3. Enhance Provider and Practice Efficiency
As patient demands grow and reimbursements diminish, maximizing productivity has shifted from being a luxury to becoming essential. This involves more than just seeing a higher number of patients; it’s about achieving more with the same (or fewer) resources. Identifying and eliminating time-wasting procedures, enhancing patient flow, and enabling clinical staff to operate at the top of their licenses can yield considerable improvements.

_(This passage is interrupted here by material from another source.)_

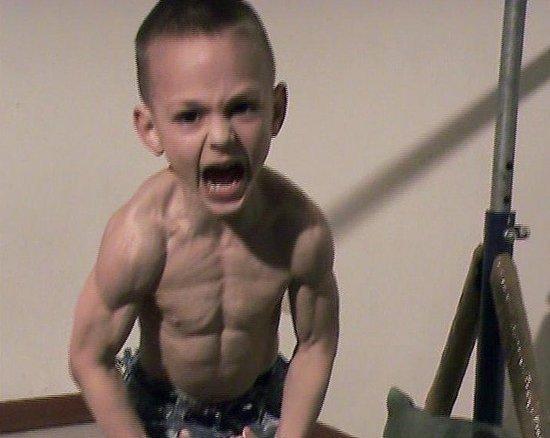 世界最强壮的小男孩 网友:影响发育!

For example, minor adjustments to layouts—such as moving frequently used equipment or centralizing supplies—can lessen provider interruptions and enhance workflow. Assessing and adjusting staffing ratios or reconfiguring the usage of treatment rooms (e.g., sharing private offices among physicians to free up exam spaces) can lead to measurable increases in throughput and efficiency. The aim is to allow physicians and supporting staff to dedicate more time to patient care and less to logistical hindrances.
4. Explore Merging with a Nearby Practice
Though mergers may appear intimidating, in the current financial landscape, they present one of the few viable options to significantly enhance profitability. A well-organized merger can lower costs through shared resources while boosting negotiating leverage with payers and suppliers. Industry benchmarks suggest that merging two similarly sized practices can elevate the bottom line by 30 percent while cutting overhead (such as staffing and rent) by up to 40 percent.
However, for mergers to be successful, they must be carefully strategized and executed. Practices need to synchronize their long-term objectives, governance structures, EMR systems, and operational workflows. Without thoughtful integration, expected gains may be negated by inefficiencies stemming from misalignment or increased complexity.
Conclusion: Adaptation Is the New Business Paradigm
In a time of decreasing reimbursements and rising costs, health care providers can no longer depend on high patient volumes and favorable payers to sustain profitability. Fortunately, innovative and data-informed operational adjustments—like reducing overhead, enhancing collections, increasing productivity, and considering strategic mergers—can empower practices to regain financial stability.
As Neil Baum, MD, a practicing urologist, wisely noted, “Today’s health care environment offers limited options for changing the reimbursements we receive from payers. However, we can significantly enhance our practices’ efficiency and productivity.”
Even small actions—if approached with a strategic mindset—can yield significant improvements in operational and financial performance. Providers willing to adapt will be best positioned not only to endure but also to flourish in the shifting landscape of contemporary medicine.